I watched it all because I was there, in Britain. It was November 1990, and I was studying my MBA at the University of Bath. As I was searching for a pop machine between classes, one of my British friends rushed up to tell me the stunning news. Thatcher was resigning. It was over. Good riddance seemed to be the prevailing sentiment among most of my classmates. Because Thatcher dominated, no one was indifferent.

Living in a flat in the World Heritage City of Bath, which coincidentally was the constituency of Environment and Local Government minister Chris Patten, I too had to pay the poll tax he was forced to administer on her behalf. It brought her down and two years later, Patten himself was out as collateral damage. Thatcher was polarizing, but on this issue she had united most of Britain against her.

Canadian conservatives today cast admiring looks back at the career and accomplishments of Margaret Thatcher. Mostly, it wasn't so. Progressive and other Conservatives have had more of an inverse relationship with her brand of politics, at least at the beginning. She might have mixed Canada Dry with her occasional whiskey, but to her, Canadian conservatives were mostly all wet.

While she broke barriers to become the first woman leader of a political party in 1975, Progressive Conservatives deserted Flora MacDonald on the first ballot of the leadership convention just a year later. Pledged some 300 delegate votes, MacDonald earned just over 200, and the "Flora Syndrome" was born. In 1990, that same syndrome caught up to Thatcher as she fell just 2 votes short of beating off a leadership challenge on the first ballot of her caucus. She would "fight on" but the English know their Shakespeare; this queen was mortally wounded.

Much of her tenure overlapped Brian Mulroney's as Canada's prime minister. Consensus politics was an epithet to her with her brand of conviction politics, while it defined Mulroney's efforts at constitutional reform and keeping a restive caucus and Cabinet united. But his personality and persistence won her over even as he admonished her on apartheid in South Africa and the need for tougher Commonwealth sanctions. At the 1988 G7 summit in Toronto, she sparkled in personal support asking him "Did we win?" as Mulroney waited for word on a critical by-election in Quebec that would bring Lucien Bouchard into the House of Commons and kick start a second majority PC government win that fall.

Required task 1.
Pull out every line of the entries below that contains the word "lens".
Required task 2.
Write a continuation of the passage on Margaret Thatcher and Canadian conservatives, picking up after its last sentence.

Items listed in a dataset
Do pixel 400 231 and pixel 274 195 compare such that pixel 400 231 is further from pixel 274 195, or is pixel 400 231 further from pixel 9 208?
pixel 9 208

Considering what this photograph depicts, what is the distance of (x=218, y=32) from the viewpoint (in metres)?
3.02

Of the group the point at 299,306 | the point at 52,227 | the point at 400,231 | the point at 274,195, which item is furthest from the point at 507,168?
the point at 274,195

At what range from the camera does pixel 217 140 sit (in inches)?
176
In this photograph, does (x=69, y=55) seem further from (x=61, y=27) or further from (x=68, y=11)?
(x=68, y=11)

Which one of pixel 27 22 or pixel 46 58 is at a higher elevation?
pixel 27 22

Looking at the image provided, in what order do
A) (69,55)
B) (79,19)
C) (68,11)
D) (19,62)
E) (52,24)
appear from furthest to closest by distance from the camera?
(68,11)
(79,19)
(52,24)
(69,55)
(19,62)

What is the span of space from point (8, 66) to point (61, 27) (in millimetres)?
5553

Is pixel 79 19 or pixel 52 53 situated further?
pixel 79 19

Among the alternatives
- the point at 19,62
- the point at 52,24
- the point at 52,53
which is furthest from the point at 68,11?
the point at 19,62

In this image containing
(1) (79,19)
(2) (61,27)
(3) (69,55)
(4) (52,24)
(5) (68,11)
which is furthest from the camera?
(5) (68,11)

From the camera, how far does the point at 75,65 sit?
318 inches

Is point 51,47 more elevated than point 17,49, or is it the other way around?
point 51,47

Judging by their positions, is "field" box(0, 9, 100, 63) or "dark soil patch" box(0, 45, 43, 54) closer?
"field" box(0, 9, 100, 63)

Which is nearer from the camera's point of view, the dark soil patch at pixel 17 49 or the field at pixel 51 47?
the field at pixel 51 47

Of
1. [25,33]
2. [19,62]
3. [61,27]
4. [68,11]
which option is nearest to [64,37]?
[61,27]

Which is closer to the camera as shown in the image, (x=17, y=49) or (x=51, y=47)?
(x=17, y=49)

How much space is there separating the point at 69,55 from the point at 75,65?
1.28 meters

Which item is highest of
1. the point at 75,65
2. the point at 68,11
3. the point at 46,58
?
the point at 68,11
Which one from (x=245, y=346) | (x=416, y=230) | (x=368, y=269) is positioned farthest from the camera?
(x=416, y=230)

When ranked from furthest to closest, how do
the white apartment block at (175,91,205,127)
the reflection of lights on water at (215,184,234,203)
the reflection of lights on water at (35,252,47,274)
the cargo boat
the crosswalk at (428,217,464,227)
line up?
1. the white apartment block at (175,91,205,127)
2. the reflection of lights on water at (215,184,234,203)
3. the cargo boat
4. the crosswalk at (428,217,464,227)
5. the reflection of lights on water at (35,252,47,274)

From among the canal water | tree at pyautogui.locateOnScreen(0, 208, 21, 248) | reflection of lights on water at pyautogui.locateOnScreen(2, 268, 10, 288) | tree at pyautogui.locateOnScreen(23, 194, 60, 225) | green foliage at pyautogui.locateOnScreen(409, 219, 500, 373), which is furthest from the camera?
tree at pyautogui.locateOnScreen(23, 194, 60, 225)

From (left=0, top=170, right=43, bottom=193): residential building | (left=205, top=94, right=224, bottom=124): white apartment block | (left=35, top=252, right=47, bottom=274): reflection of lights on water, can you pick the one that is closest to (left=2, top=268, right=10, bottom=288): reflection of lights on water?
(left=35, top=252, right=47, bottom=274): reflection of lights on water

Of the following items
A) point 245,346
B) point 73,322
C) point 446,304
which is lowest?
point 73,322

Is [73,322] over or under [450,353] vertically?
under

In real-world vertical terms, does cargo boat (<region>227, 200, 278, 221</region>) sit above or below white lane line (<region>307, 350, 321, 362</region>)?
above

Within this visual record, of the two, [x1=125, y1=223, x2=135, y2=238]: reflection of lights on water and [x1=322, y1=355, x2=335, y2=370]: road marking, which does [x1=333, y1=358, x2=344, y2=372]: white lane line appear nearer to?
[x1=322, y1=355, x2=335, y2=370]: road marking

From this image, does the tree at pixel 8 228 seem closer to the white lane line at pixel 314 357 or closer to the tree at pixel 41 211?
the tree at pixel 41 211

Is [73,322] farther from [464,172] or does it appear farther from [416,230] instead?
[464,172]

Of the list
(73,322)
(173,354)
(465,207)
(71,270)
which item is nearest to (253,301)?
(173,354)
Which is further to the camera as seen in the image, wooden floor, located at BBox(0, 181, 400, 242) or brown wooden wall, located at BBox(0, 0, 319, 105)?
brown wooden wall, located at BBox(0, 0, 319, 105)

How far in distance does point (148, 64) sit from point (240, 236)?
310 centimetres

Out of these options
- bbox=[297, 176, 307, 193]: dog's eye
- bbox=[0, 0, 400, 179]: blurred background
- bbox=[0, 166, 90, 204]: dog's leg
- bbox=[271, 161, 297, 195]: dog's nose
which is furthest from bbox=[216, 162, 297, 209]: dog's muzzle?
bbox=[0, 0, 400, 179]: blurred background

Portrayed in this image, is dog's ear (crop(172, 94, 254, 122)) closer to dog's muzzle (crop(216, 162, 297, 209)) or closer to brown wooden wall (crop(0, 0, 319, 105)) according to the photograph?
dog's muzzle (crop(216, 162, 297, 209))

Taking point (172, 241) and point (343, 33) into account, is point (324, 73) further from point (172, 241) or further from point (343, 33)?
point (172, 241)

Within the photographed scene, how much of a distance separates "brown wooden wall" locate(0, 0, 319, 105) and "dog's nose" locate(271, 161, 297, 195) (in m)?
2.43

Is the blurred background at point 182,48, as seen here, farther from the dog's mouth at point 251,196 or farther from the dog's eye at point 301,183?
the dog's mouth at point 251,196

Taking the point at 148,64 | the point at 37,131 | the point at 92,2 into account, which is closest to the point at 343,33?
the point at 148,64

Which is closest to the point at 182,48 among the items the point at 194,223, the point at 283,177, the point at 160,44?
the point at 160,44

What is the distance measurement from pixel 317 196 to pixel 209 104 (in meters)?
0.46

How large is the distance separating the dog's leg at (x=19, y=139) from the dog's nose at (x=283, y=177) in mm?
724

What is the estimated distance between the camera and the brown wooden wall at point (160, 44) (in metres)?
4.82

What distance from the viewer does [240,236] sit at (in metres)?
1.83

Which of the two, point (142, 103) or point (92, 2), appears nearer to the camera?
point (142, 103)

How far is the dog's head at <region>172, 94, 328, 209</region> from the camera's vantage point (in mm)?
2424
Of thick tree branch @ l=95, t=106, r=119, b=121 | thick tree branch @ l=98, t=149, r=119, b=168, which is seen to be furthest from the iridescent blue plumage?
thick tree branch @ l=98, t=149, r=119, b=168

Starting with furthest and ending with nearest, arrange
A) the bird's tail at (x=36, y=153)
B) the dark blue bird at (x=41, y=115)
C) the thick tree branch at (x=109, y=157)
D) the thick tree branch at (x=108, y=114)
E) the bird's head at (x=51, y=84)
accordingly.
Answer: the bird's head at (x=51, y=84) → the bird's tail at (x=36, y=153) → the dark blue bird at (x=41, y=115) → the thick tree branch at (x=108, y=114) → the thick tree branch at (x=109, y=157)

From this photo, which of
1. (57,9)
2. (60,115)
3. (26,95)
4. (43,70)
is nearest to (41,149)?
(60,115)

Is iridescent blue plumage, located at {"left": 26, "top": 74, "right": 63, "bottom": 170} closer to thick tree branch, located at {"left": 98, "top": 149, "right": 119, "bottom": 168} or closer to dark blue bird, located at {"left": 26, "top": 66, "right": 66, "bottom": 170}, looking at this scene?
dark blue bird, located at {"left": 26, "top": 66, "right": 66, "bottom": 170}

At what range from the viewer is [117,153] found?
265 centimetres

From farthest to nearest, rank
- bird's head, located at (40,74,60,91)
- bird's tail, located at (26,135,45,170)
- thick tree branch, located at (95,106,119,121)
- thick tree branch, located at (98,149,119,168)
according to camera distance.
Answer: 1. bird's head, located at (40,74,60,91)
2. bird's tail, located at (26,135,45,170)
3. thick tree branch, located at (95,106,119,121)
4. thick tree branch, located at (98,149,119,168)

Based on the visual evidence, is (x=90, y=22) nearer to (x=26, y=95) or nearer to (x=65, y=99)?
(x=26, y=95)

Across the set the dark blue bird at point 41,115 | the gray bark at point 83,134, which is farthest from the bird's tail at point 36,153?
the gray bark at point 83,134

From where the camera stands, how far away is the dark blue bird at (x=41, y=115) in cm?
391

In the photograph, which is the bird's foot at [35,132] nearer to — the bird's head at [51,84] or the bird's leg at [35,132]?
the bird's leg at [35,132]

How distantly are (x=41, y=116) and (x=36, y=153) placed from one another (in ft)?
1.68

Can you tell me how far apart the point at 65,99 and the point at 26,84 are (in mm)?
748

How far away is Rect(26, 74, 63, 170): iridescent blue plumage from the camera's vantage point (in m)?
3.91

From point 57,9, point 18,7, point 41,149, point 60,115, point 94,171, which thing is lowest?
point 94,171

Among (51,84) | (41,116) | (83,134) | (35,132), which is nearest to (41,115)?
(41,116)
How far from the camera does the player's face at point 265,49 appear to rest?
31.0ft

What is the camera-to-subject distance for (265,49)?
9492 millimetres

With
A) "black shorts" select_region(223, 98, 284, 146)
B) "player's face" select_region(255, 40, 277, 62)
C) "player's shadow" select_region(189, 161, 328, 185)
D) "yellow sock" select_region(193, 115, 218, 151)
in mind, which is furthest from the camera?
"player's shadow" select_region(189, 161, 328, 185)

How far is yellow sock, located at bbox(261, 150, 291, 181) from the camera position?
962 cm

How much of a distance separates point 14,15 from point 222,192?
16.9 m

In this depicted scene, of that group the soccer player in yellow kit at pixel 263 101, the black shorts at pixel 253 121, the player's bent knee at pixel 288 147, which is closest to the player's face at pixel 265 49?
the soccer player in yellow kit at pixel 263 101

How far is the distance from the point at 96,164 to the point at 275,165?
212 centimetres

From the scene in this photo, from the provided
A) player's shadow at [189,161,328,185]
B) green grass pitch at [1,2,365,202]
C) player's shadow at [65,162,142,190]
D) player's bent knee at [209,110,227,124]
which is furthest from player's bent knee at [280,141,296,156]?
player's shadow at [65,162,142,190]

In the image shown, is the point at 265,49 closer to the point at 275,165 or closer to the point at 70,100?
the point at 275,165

==

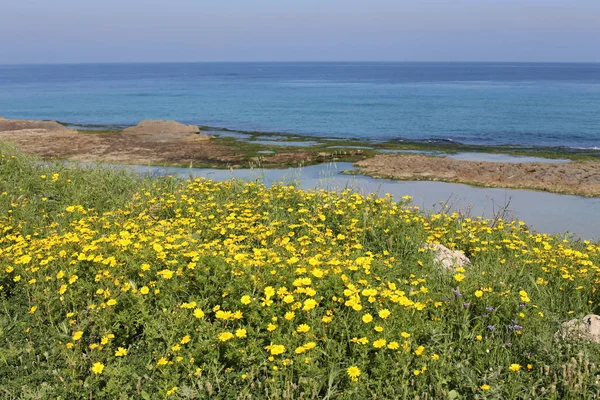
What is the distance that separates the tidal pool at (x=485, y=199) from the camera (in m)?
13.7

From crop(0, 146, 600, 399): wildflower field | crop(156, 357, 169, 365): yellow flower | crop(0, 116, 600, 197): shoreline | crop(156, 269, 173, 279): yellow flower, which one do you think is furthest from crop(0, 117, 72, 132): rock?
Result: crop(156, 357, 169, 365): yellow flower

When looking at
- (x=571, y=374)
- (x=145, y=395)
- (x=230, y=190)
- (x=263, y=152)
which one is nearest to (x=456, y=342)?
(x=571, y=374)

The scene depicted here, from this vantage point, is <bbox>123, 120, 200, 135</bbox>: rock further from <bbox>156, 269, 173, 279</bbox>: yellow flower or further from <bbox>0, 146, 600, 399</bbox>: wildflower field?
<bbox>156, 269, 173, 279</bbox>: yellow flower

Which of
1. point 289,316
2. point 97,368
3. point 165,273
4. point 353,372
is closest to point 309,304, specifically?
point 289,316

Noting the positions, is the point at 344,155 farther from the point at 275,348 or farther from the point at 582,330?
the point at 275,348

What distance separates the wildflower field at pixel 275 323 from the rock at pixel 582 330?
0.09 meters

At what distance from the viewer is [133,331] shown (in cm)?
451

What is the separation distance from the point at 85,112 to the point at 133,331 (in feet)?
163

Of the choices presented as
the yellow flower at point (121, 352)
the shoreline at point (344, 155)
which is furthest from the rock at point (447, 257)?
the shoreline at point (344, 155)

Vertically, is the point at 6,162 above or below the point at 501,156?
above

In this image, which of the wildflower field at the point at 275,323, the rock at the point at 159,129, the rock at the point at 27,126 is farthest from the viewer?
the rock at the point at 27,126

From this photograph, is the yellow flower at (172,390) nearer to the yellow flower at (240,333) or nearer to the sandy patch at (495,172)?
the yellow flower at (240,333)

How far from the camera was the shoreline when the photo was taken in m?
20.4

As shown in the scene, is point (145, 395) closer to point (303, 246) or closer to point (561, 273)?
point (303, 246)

---

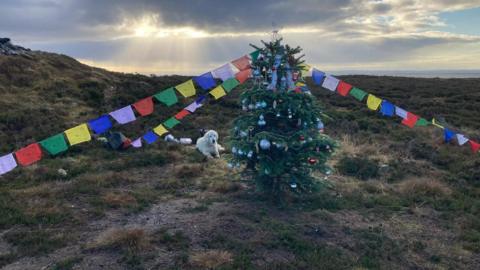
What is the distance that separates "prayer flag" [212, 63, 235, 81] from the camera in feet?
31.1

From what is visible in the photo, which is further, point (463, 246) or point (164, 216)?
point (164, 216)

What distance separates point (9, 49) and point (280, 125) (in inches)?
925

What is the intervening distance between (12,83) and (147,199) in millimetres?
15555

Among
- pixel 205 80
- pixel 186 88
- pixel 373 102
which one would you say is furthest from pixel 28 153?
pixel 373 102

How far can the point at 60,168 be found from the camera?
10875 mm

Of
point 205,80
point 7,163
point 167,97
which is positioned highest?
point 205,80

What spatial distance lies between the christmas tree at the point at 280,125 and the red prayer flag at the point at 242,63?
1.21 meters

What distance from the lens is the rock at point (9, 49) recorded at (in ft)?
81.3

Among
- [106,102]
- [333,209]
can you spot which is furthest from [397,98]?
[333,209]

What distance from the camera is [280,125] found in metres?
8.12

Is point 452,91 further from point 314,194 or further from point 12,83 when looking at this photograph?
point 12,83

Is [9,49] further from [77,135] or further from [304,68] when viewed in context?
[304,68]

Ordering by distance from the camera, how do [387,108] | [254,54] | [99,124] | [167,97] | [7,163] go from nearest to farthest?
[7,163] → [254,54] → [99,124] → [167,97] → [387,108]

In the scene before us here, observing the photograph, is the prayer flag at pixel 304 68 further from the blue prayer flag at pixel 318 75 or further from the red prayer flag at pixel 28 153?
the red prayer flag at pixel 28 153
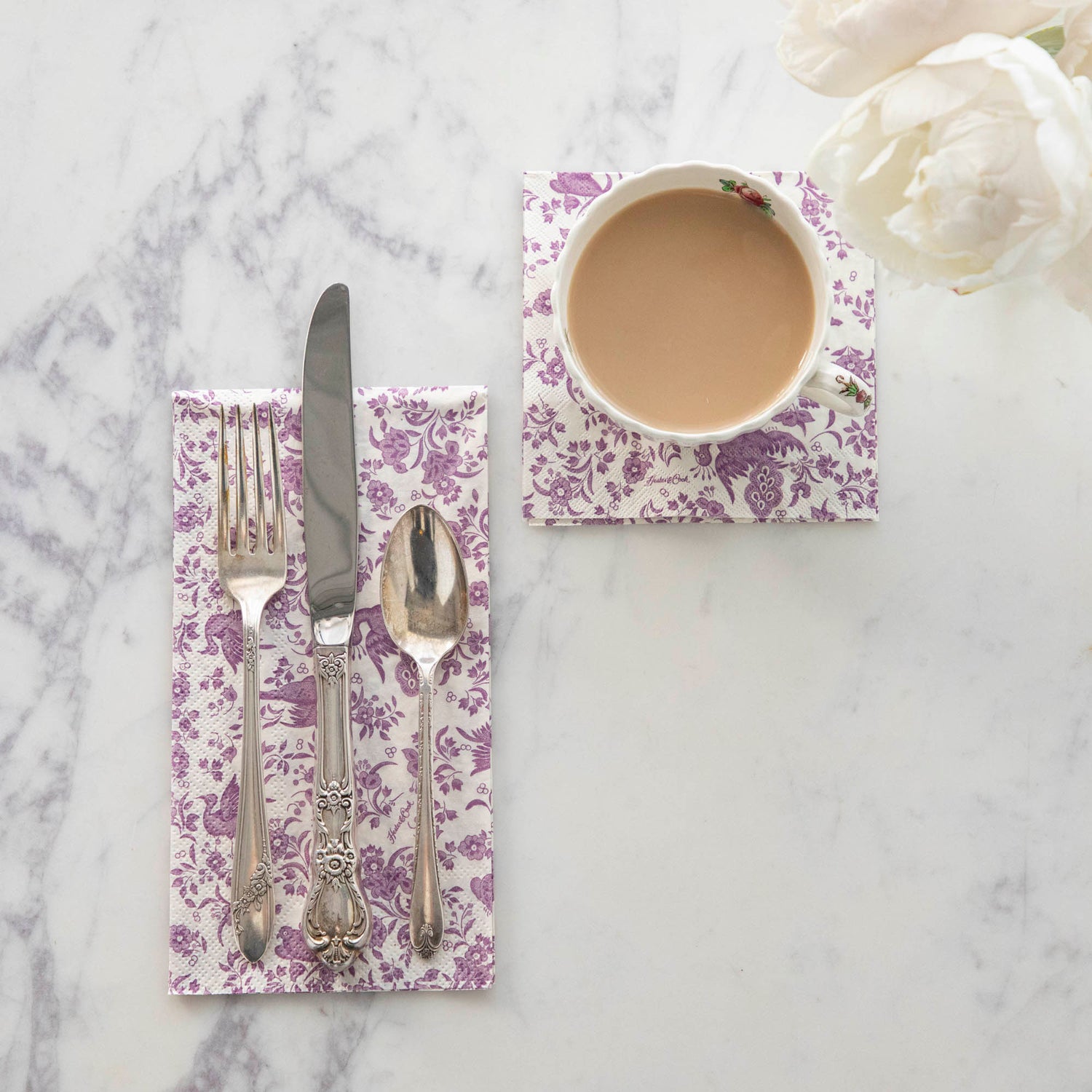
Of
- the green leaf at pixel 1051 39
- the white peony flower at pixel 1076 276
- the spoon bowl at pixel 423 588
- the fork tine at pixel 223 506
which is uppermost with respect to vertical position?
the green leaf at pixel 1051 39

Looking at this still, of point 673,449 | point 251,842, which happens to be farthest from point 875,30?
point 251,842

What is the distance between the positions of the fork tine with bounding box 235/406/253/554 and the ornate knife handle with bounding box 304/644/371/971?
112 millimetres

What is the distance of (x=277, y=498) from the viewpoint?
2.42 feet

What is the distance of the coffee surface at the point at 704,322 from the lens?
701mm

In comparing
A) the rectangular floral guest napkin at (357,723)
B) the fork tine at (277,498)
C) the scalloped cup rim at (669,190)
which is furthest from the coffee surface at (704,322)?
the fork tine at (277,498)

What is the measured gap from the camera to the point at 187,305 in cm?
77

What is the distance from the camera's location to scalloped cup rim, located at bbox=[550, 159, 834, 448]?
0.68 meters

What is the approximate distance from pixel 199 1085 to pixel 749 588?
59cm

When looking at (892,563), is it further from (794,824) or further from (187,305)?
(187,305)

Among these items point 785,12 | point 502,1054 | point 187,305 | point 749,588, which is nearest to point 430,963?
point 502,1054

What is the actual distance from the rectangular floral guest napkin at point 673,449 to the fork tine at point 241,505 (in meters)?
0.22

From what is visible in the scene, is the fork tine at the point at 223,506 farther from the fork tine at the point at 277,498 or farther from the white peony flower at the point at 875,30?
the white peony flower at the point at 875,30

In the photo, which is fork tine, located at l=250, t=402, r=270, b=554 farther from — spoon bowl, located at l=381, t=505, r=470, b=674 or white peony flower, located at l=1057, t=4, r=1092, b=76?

Exercise answer 1.
What distance from the lens is the rock at point (9, 49) recorded at (in ft)?
What is the distance of the coffee surface at the point at 704,322 from the lens?

Exercise answer 2.
More obvious political comparisons can be made between Thatcher's imposition of a poll tax on every adult in England, Scotland, and Wales in 1990 and Mulroney's new GST which came into force on January 1, 1991. Neither recovered from the decision, but the GST at least became law while the Thatcher poll tax was reversed by her successor, John Major.

Some politicians cast large shadows, even out of office. At the 1992, G7 Summit in Munich, I stood next to prime minister Mulroney as he held an impromptu corridor conversation with Major whose office was down the hall at the opulent Residenz palace. Major had narrowly won re-election just three months before but struggled throughout with Thatcher's proclamation of being a "good back seat driver." The casual conversation between the two leaders on Summit matters quickly turned to politics. As Mulroney shared observations of his own recent political travails, Major listened politely, perking up with a rueful smile saying, "Trade you for one predecessor." My burst of laughter was cut short by a glance from the PM -- Mulroney not Major. Aides are meant to be seen, not heard. Brian Mulroney's shadow would have its own fateful consequences for his successor.

Arguably, Thatcher's conservatism influences Canadian conservatives more today than at the time. The state is being downsized; privatization has occurred; public service entitlements are being rolled back; central bank monetarism is part of the secular state. She was ahead of her time, but Britain was not Canada, then or now. While the mother country's ties still bind, Canadian conservatism is uniquely our own.